Could you please start by telling us what KantanMT is?
KantanMT is a cloud-based MT platform. It helps our clients translate more words per day, improving their project turn-around times and helping to improve their margins. Many of our clients are mid-sized LSPs that wish to integrate MT into their localization workflows and who had previously found this to be an expensive, complex and time-consuming undertaking. Many of our clients can build their first MT engine within hours of registering on the KantanMT.com platform. This means they can experience the benefits of MT within their organizations in a very short time-period. This is important to our clients as they work in a fast paced, highly competitive industry.
Can you tell us why a potential MT user should choose KantanMT?

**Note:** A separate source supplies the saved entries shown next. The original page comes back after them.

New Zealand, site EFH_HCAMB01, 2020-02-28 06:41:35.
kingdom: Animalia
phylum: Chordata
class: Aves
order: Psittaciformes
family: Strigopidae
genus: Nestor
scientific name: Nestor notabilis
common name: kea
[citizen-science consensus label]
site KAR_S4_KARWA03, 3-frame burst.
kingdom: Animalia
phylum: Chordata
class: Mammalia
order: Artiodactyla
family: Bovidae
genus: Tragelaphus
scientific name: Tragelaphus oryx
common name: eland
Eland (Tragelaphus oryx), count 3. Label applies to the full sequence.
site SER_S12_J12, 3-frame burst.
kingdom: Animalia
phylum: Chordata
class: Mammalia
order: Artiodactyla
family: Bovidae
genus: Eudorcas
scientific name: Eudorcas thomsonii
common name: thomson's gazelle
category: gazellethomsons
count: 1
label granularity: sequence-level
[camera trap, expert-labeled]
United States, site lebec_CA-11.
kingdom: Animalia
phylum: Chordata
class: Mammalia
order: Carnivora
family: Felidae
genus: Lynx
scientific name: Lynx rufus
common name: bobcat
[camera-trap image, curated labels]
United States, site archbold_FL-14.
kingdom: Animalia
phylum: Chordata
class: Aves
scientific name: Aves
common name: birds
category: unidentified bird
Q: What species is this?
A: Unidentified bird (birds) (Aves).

The vast majority of our clients are mid-sized LSPs that understand how MT can benefit their business, however, cannot afford the traditional costs, understand the complexity or technical know-how to deploy and manage a Statistical MT deployment. Most MT solutions are sold using expensive consultancy led sales organizations. This leads to lengthy deployment times and costly implementations. KantanMT appeals to mid-sized LSPs that want to access MT without the cost, complexity and lengthy implementation times of traditional vendors. Our clients only need a browser to access the KantanMT.com platform. There is no special hardware, or special software needed, only a simply account name and password. There is no costly upfront fees, just a simply monthly subscription. It’s a simple pay-as-you-go model which appeals to most mid-sized LSPs.We’ve had enormous success so far with this approach as we currently have over 1000+ members registered and experimenting with MT since the BETA release in September 2012.
And will KantanMT remain free?
No. We plan to launch a commercial version of the platform starting in Q2 2013. Our members will pay a small monthly fee to access their account.
KantanMT is advertised as a high-quality MT. Is then quality a selling proposition also for KantanMTas for most LSPs?
KantanMT.com allows our members to build domain specific MT engines for their clients. The key to building a domain specific KantanMT engine is to ensure that the training data is of high quality within the clients’ domain. An excellent starting point for this are Translation Memory files, something of which our members have an abundance of. However, the real gain is that domain specific engines generally produce higher quality translations which results in less post-editing effort. This gain in productivity is the key advantage many of our members are looking for. They want to process more words per day and KantanMT.comcan help them achieve this.
KantanMT users are admittedly localization service providers and companies that want to use machine translation to increase productivity, improve quality and earn more money. Do you think KantanMT could prove suitable and useful also for freelancers? If so, how?
KantanMT.com has been primarily designed with small to medium sized LSP’s in mind, however that is not to say that freelance translators would not experience value from using the product.
The raw materials for building high quality KantanMT engines are Translation Memories. To help freelance translators that may not have sufficient Translation Memory training data, KantanMT has recently introduced stock engines. These can be used as foundation training data for engines and then supplemented with client specific TMs. This will help freelance translators, who may feel they have insufficient training data, build their own custom KantanMT engines and integrate MT into their daily localization workflow.
The EU Commission is adopting SMT to speed up translations. The EU Commission has long used Systran, until the notorious licensing issues arose. Do you think that the switch to SMT is a result of this litigation or is it due to technological (and financial) choices?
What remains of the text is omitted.